Set down word for word the passage of the text below on combat speed in 5e, starting at "Now Owen has" and ending at "factor of my own.".

» Text shown
========================================
Now Owen has played a lot of other games and I know he's played some older versions and OSR/retro-clones so his opinion is probably shaded by those experiences as mine is. Still, I think he has masterfully encapsulated the major issues with combat speed in 5e. I'm going to dig into each one and then add one more factor of my own.

 

Initiative, and its related system Surprise, at first glance, seems pretty slick and it is pretty easy to explain to even new players. Basing it on the d20 mechanic and unifying it into the check system gives it a built-in set of levers for character customization. Abilities, feats, and bonuses from Inspiration of various spells can all be used to game the initiative roll. Here's the deal though, Initiative, like Hit Points, is a complete game concept. A pure holdover from D&D's war game roots. It is pretty important to decide who goes first but when you add all the levers and possible bonuses and the need to step all the players and the NPC/monster roles and put them all in order, it becomes a time sink and the combat hasn't even really started yet. As Owen rightly stated, there is an emergent problem with each player's initiative being unique and bulky to arrive at, it gets in the way of character coordination and diminishes player engagement.
========================================
» Recorded data
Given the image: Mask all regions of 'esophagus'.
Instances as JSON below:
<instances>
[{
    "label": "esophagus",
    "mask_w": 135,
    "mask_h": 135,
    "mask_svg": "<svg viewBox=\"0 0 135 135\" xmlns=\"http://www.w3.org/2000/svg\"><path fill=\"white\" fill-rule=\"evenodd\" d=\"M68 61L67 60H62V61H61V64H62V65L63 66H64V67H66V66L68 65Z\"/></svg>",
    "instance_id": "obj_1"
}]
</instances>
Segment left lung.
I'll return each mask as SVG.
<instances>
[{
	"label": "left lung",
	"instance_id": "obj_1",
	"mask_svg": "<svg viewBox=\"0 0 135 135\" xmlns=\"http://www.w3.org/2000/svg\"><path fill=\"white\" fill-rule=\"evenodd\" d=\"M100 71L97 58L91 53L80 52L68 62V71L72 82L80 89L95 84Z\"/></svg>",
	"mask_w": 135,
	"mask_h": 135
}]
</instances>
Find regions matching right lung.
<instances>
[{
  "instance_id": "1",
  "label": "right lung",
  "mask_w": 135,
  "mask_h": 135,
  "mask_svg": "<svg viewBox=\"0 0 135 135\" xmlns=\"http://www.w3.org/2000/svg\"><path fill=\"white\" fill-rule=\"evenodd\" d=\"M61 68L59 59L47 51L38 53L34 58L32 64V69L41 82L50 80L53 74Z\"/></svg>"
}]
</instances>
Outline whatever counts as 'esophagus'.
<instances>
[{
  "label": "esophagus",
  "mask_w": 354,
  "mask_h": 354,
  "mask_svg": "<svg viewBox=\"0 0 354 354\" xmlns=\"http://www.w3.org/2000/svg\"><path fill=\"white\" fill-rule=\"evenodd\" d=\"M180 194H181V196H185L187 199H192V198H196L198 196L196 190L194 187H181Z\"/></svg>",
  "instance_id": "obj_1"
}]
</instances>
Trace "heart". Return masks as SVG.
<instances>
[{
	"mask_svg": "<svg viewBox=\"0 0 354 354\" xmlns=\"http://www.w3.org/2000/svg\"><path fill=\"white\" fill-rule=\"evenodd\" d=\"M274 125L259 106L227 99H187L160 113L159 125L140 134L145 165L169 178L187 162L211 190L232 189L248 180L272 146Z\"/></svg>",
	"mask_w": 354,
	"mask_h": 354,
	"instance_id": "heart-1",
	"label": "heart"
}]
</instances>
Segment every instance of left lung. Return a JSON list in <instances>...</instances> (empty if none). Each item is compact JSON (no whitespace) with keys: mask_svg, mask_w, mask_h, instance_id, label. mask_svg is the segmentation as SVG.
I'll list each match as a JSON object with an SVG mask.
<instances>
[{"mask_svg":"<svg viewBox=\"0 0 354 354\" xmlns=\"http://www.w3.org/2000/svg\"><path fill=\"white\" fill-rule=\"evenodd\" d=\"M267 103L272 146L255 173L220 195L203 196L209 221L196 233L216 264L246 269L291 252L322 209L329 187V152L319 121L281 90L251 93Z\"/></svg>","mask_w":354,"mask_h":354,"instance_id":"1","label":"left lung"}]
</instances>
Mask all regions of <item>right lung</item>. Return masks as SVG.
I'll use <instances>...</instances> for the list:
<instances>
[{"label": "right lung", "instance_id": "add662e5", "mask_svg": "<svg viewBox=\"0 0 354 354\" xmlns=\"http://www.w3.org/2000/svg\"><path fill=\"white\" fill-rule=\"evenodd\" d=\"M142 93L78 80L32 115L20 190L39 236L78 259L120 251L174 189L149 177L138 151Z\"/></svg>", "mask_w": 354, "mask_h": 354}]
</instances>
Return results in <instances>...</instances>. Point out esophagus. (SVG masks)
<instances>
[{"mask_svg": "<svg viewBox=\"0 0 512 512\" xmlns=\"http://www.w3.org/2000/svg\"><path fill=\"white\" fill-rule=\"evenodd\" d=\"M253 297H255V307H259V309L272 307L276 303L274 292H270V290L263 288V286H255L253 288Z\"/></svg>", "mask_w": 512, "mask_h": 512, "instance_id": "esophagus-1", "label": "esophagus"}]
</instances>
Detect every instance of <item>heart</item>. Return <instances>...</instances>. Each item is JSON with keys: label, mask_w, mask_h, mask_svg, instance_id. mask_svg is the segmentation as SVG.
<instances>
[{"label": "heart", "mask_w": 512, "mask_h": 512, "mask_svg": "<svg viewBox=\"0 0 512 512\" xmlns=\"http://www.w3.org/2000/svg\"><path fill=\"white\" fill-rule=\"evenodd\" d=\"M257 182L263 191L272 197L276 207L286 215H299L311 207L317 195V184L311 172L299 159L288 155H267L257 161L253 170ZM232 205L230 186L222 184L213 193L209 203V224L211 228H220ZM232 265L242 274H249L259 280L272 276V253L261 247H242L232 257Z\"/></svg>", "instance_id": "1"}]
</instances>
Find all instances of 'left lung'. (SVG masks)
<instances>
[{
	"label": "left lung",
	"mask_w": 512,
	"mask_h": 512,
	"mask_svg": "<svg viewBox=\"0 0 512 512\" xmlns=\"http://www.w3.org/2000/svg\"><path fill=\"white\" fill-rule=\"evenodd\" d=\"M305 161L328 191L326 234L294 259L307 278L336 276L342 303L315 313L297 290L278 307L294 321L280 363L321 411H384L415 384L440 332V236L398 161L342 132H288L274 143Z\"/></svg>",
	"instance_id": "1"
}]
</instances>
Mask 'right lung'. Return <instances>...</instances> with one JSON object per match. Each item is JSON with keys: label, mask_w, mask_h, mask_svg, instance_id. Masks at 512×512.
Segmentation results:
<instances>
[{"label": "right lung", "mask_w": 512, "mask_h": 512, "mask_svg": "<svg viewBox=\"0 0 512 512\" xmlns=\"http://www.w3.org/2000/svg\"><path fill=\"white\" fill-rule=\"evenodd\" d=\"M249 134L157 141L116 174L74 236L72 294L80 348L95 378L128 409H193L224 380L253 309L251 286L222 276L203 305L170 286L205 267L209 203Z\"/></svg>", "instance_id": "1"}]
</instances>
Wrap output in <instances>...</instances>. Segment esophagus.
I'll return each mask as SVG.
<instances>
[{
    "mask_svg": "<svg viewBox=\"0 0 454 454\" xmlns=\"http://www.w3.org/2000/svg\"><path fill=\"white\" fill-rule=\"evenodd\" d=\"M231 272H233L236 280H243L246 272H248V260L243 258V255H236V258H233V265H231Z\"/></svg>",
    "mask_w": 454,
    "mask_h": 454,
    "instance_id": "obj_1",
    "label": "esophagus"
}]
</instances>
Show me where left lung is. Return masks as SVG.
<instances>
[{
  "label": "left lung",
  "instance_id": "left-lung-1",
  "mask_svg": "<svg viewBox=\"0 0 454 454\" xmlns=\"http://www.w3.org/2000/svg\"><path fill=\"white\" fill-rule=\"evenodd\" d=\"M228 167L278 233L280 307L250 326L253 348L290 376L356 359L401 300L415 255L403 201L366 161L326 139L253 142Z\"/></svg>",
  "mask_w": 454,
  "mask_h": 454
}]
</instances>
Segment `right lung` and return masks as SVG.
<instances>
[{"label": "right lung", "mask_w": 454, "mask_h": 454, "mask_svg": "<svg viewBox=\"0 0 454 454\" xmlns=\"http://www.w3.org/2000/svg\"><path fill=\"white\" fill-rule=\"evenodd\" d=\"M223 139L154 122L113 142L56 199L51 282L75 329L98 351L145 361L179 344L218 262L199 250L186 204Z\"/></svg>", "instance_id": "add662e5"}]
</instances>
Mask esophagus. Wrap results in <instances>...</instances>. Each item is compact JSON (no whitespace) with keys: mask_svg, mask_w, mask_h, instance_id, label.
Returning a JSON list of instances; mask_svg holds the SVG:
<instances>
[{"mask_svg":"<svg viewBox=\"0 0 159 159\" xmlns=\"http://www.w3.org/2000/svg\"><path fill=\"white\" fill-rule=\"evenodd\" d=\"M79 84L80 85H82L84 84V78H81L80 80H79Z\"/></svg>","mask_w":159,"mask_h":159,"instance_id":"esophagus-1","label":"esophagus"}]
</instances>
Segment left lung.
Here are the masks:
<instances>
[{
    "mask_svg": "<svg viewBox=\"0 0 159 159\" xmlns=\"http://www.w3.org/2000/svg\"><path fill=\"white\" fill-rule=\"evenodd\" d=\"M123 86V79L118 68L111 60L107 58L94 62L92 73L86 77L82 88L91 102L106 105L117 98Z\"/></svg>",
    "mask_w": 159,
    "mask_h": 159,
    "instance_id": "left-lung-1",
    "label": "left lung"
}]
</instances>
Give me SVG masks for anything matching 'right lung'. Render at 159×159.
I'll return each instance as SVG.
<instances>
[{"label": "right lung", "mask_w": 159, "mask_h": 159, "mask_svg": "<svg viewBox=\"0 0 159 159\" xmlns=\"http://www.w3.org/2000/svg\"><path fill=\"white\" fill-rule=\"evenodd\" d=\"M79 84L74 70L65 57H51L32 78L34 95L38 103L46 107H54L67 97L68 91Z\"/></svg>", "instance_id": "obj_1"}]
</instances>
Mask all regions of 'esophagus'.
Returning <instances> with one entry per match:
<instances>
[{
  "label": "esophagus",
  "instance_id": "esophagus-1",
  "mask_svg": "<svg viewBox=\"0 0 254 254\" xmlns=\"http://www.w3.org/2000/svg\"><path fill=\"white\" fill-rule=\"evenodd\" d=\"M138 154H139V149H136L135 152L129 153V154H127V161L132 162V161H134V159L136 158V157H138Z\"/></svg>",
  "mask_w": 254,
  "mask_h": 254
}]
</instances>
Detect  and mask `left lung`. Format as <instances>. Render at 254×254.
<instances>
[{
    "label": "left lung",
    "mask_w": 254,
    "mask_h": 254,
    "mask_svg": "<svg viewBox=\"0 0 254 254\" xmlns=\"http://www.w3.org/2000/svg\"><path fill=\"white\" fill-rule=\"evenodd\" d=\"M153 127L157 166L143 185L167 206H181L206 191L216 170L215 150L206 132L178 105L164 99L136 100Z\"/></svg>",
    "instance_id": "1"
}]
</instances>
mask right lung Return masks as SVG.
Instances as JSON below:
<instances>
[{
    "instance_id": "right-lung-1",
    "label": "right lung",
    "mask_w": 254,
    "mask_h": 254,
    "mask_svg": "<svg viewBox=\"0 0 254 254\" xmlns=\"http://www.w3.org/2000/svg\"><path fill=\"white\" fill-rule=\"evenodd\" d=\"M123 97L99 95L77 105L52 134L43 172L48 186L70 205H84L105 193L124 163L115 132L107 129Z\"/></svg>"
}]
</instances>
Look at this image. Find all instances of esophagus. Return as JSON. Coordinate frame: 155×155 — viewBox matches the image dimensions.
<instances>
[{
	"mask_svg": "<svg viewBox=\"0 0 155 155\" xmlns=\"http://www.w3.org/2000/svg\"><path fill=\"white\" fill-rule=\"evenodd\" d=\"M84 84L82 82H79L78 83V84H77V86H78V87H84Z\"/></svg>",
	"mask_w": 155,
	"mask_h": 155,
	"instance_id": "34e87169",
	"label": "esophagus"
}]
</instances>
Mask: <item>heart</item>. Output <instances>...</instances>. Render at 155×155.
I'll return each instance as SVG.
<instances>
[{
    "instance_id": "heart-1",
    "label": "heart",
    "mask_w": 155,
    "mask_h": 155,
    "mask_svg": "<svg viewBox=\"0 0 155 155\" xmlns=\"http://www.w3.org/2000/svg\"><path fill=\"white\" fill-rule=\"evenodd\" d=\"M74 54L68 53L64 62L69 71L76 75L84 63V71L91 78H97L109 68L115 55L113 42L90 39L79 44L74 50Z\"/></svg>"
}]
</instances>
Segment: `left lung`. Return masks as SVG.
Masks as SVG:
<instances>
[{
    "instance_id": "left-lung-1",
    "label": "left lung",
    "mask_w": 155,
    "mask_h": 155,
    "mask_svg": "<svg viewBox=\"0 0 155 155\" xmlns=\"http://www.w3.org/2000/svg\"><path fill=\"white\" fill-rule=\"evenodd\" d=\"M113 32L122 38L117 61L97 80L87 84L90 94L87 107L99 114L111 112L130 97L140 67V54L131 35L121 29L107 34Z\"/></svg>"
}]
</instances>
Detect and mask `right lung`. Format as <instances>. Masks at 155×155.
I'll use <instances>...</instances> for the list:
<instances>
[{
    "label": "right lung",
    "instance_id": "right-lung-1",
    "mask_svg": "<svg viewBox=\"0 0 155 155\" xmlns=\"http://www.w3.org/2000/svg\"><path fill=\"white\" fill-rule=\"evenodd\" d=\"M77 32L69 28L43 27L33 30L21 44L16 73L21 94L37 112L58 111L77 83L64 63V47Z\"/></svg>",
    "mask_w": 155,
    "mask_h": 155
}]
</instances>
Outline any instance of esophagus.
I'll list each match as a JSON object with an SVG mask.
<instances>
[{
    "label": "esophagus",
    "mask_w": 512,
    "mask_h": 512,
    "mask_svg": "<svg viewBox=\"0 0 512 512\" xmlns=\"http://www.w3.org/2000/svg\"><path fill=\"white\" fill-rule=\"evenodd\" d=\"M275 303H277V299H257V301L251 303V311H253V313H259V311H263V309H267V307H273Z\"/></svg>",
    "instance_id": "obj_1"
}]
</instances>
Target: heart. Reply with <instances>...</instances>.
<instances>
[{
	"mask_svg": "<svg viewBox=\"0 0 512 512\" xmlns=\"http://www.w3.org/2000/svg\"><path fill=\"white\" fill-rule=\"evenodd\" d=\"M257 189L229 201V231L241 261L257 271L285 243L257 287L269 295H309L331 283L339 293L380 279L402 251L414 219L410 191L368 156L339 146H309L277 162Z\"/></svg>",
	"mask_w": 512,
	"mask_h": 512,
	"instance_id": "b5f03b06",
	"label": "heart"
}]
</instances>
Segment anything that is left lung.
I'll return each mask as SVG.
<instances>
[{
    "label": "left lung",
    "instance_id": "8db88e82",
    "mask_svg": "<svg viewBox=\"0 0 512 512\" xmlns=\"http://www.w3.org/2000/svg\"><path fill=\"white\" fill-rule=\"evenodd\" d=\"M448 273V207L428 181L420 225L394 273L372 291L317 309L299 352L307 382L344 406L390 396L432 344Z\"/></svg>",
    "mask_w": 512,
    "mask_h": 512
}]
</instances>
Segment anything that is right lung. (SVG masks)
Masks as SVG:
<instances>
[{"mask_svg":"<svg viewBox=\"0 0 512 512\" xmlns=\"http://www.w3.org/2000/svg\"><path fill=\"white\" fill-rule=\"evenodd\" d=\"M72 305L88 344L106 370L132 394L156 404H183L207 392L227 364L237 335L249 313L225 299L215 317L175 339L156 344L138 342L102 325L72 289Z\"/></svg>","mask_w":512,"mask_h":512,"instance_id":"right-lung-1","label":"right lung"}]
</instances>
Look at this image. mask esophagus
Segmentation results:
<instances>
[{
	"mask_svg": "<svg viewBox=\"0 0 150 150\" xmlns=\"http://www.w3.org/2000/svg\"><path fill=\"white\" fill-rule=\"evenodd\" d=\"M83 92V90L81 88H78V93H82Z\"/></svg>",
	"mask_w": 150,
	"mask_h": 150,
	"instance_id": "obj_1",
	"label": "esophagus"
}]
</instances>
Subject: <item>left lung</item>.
========================================
» Task response
Now Owen has played a lot of other games and I know he's played some older versions and OSR/retro-clones so his opinion is probably shaded by those experiences as mine is. Still, I think he has masterfully encapsulated the major issues with combat speed in 5e. I'm going to dig into each one and then add one more factor of my own.